**Problem requirements**
Everything from the line with "Of the available choices" to the end of the data should be restated word for word, and nothing before it.
>> Begin Given data
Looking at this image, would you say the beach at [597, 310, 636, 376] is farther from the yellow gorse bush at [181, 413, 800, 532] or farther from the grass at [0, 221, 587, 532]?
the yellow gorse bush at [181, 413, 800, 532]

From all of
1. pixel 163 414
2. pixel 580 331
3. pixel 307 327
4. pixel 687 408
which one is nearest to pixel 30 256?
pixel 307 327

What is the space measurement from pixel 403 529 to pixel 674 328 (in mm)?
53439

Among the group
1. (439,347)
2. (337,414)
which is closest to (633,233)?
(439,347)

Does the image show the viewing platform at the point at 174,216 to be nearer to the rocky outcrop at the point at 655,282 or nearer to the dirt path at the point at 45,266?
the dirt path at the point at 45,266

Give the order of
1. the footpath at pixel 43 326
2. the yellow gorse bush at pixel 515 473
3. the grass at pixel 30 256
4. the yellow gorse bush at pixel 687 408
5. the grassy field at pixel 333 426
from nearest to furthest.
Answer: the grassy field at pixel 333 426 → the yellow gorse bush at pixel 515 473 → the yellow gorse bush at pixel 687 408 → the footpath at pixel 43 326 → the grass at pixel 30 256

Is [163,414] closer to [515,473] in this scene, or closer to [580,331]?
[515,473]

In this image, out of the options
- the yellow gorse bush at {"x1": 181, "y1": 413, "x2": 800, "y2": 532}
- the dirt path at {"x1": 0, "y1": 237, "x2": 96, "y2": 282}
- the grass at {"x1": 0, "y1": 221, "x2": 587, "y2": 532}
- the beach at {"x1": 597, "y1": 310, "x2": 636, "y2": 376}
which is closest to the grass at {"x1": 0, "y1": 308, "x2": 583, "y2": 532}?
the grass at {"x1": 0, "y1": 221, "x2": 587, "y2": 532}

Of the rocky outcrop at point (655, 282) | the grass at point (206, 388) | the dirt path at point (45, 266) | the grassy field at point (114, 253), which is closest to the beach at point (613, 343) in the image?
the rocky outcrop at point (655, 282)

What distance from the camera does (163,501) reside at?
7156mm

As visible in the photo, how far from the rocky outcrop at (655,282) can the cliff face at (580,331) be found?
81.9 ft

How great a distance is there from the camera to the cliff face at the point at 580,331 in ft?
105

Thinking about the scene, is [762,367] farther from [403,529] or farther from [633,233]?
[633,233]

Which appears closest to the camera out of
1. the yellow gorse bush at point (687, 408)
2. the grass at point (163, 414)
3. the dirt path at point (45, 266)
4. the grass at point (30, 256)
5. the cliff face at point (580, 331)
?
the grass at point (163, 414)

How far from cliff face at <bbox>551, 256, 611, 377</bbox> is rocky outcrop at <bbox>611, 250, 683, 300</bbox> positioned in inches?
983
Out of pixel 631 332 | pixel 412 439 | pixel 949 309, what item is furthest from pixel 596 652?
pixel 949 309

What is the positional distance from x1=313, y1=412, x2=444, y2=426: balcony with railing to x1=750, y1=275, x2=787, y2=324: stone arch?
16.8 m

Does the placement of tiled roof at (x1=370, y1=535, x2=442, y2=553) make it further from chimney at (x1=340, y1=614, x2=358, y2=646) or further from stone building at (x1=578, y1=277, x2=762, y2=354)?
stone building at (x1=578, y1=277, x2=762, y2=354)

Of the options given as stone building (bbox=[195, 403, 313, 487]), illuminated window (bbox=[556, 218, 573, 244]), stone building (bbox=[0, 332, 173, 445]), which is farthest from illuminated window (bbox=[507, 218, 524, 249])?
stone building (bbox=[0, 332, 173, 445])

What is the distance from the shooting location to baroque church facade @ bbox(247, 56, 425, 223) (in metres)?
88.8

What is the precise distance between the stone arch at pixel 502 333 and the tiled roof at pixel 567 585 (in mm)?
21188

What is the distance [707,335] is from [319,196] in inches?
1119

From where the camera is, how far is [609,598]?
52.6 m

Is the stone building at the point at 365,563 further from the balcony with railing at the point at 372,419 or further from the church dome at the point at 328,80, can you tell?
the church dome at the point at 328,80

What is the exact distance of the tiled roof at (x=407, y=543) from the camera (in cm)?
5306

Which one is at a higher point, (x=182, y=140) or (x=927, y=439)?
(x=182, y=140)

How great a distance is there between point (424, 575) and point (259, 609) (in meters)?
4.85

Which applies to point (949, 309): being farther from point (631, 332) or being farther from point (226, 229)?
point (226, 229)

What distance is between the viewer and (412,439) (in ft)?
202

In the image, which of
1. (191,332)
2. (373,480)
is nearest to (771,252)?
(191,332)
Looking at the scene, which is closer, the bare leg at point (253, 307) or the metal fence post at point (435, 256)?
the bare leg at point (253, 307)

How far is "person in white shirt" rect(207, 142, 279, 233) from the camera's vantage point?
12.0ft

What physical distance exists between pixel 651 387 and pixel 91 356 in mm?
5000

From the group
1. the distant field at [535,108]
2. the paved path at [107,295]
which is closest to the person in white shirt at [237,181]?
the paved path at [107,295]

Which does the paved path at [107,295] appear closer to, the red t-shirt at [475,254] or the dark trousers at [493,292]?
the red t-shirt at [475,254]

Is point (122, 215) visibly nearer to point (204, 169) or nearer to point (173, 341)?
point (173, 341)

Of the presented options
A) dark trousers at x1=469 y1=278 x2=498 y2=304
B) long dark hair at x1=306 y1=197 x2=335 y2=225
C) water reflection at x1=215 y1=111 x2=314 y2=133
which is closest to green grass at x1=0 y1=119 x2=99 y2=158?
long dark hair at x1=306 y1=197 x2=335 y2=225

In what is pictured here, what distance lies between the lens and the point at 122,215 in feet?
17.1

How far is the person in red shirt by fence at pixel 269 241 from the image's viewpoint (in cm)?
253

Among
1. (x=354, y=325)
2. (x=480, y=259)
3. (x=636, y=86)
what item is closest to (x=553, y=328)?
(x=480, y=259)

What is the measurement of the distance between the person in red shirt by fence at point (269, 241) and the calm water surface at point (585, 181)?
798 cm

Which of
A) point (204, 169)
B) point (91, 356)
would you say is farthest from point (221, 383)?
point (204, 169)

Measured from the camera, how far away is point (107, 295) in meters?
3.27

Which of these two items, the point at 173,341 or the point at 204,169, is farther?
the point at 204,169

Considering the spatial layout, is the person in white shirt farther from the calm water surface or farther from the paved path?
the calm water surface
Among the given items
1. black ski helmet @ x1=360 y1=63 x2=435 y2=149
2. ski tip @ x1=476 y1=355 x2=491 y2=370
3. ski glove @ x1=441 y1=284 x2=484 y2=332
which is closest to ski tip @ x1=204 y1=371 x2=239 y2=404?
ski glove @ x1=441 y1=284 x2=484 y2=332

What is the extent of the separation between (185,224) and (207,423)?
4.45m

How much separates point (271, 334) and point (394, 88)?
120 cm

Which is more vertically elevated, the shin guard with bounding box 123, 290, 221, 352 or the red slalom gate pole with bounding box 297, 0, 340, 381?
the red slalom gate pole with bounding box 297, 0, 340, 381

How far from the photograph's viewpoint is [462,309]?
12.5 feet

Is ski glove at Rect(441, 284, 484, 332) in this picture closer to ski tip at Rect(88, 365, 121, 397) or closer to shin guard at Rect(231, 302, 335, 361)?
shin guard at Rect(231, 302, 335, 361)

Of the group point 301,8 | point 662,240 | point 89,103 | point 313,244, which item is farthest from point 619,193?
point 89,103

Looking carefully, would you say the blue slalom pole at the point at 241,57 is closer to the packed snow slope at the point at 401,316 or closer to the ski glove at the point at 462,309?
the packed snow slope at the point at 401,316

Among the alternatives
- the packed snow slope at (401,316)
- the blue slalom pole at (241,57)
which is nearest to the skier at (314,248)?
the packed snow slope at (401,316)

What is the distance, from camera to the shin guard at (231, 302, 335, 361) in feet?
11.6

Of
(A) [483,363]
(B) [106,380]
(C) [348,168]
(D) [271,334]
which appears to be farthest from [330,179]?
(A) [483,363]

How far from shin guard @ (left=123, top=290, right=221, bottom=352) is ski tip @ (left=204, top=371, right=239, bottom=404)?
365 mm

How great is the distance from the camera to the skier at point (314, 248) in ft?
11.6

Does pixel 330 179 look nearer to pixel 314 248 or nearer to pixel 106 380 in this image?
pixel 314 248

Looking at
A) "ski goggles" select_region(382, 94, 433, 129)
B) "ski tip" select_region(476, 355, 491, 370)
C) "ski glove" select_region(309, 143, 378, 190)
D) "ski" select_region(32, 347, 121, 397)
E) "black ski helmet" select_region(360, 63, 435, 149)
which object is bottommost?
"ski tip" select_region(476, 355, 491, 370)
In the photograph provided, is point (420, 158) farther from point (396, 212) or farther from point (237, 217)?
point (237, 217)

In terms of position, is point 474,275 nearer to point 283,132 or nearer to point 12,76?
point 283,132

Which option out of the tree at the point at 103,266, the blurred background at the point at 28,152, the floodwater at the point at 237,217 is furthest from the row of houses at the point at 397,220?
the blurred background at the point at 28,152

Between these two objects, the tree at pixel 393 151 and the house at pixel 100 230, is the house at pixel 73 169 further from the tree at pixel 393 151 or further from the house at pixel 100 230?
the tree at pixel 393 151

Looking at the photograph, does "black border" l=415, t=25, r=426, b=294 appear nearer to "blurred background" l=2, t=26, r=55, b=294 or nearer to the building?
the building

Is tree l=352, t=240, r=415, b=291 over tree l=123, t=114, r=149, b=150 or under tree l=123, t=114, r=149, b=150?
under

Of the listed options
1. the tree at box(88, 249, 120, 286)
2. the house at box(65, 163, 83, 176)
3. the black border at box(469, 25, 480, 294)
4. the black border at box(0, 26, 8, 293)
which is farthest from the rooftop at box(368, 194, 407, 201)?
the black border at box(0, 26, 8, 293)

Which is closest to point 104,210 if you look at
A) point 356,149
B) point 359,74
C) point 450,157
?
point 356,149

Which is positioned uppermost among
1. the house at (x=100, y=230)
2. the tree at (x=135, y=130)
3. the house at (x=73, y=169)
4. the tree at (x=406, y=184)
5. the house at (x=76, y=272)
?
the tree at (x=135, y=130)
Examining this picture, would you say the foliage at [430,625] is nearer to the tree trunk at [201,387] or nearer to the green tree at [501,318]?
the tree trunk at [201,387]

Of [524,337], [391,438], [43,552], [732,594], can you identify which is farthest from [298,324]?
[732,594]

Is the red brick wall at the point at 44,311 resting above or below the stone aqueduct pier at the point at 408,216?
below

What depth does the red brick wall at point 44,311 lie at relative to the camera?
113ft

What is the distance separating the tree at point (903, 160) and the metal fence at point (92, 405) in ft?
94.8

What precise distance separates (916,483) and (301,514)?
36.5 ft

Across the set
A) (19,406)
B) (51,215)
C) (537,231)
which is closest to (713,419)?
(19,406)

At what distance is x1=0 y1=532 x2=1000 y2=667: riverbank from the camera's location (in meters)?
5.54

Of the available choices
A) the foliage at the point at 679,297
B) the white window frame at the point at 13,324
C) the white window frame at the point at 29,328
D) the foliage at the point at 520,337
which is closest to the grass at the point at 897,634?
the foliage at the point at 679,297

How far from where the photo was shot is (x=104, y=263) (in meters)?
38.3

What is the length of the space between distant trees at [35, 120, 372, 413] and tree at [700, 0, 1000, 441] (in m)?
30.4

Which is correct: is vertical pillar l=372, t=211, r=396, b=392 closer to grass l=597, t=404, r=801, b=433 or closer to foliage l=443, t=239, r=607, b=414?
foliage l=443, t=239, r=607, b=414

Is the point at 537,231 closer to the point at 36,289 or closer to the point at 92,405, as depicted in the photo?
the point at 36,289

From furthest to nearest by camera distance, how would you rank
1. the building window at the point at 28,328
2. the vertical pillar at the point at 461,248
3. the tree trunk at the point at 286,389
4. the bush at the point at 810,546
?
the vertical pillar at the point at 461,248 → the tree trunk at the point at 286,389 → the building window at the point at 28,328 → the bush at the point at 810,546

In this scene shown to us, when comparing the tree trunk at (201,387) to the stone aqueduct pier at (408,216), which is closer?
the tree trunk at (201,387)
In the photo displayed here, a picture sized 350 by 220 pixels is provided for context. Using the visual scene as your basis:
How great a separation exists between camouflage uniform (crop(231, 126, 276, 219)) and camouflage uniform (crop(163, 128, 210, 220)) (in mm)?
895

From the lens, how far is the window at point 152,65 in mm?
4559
>> End Given data
**Solved problem**
Of the available choices
A) the foliage at the point at 679,297
B) the white window frame at the point at 13,324
C) the white window frame at the point at 29,328
D) the foliage at the point at 520,337
which is closest to the grass at the point at 897,634?
the foliage at the point at 679,297

How far from where the photo was shot is (x=104, y=263) (in meters)?
38.3

What is the length of the space between distant trees at [35, 120, 372, 413] and tree at [700, 0, 1000, 441] (in m)?
30.4

Which is correct: is vertical pillar l=372, t=211, r=396, b=392 closer to grass l=597, t=404, r=801, b=433 or closer to foliage l=443, t=239, r=607, b=414?
foliage l=443, t=239, r=607, b=414

Is the point at 537,231 closer to the point at 36,289 or closer to the point at 92,405, as depicted in the photo?
the point at 36,289

From furthest to nearest by camera distance, how would you rank
1. the building window at the point at 28,328
2. the vertical pillar at the point at 461,248
3. the tree trunk at the point at 286,389
4. the bush at the point at 810,546
?
the vertical pillar at the point at 461,248 → the tree trunk at the point at 286,389 → the building window at the point at 28,328 → the bush at the point at 810,546

In this scene shown to us, when comparing the tree trunk at (201,387) to the stone aqueduct pier at (408,216), which is closer?
the tree trunk at (201,387)
In the photo displayed here, a picture sized 350 by 220 pixels is provided for context. Using the visual scene as your basis:
How great a separation exists between camouflage uniform (crop(231, 126, 276, 219)) and camouflage uniform (crop(163, 128, 210, 220)) (in mm)?
895

From the lens, how far is the window at point 152,65 in mm?
4559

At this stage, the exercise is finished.